Give the stretch of the material from the line containing "How far would one" through the end as a Markdown table with columns Row and Line, numbering each line and leaving out blank lines.

▸ Given records:
+++++

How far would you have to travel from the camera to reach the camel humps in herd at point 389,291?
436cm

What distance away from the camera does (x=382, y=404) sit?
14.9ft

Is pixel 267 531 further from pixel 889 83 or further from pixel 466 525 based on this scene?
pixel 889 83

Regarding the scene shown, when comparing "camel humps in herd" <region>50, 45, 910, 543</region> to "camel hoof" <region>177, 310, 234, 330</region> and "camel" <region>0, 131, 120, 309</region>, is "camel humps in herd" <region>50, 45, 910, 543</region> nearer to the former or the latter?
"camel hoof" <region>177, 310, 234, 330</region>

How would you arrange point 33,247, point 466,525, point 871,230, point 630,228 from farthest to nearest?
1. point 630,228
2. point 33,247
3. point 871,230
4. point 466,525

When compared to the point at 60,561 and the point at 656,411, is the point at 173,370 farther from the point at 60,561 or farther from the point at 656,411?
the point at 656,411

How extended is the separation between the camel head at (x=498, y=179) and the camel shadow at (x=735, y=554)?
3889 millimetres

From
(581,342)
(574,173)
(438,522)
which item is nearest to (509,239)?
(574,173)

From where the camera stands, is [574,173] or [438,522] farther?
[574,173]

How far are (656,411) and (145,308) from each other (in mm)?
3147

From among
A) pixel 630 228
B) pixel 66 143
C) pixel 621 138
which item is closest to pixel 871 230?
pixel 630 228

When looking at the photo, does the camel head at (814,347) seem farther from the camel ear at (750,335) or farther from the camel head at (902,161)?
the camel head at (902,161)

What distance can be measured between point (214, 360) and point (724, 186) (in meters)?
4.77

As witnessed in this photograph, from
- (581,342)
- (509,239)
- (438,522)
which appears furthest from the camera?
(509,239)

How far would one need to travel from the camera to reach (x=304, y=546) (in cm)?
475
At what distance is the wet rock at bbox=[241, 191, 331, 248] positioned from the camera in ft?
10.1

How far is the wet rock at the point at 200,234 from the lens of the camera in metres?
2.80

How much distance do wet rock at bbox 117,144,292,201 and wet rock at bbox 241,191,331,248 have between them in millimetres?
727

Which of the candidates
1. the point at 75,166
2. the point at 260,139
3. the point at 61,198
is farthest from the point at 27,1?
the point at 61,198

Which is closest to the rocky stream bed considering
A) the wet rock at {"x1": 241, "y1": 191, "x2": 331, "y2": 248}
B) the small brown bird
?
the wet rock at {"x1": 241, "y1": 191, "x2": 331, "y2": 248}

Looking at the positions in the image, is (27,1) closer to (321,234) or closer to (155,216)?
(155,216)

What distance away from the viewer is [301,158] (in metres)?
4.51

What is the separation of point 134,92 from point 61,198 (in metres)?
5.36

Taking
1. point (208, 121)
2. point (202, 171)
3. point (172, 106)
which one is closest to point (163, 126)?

+++++

▸ Task solution:
| Row | Line |
|---|---|
| 1 | How far would one need to travel from the camera to reach (x=304, y=546) (in cm)? |
| 2 | 475 |
| 3 | At what distance is the wet rock at bbox=[241, 191, 331, 248] positioned from the camera in ft? |
| 4 | 10.1 |
| 5 | How far is the wet rock at the point at 200,234 from the lens of the camera in metres? |
| 6 | 2.80 |
| 7 | How much distance do wet rock at bbox 117,144,292,201 and wet rock at bbox 241,191,331,248 have between them in millimetres? |
| 8 | 727 |
| 9 | Which of the candidates |
| 10 | 1. the point at 75,166 |
| 11 | 2. the point at 260,139 |
| 12 | 3. the point at 61,198 |
| 13 | is farthest from the point at 27,1? |
| 14 | the point at 61,198 |
| 15 | Which is closest to the rocky stream bed considering |
| 16 | A) the wet rock at {"x1": 241, "y1": 191, "x2": 331, "y2": 248} |
| 17 | B) the small brown bird |
| 18 | ? |
| 19 | the wet rock at {"x1": 241, "y1": 191, "x2": 331, "y2": 248} |
| 20 | Looking at the positions in the image, is (27,1) closer to (321,234) or closer to (155,216)? |
| 21 | (155,216) |
| 22 | What distance away from the viewer is [301,158] (in metres)? |
| 23 | 4.51 |
| 24 | What is the separation of point 134,92 from point 61,198 (in metres)? |
| 25 | 5.36 |
| 26 | Taking |
| 27 | 1. point (208, 121) |
| 28 | 2. point (202, 171) |
| 29 | 3. point (172, 106) |
| 30 | which one is closest to point (163, 126)? |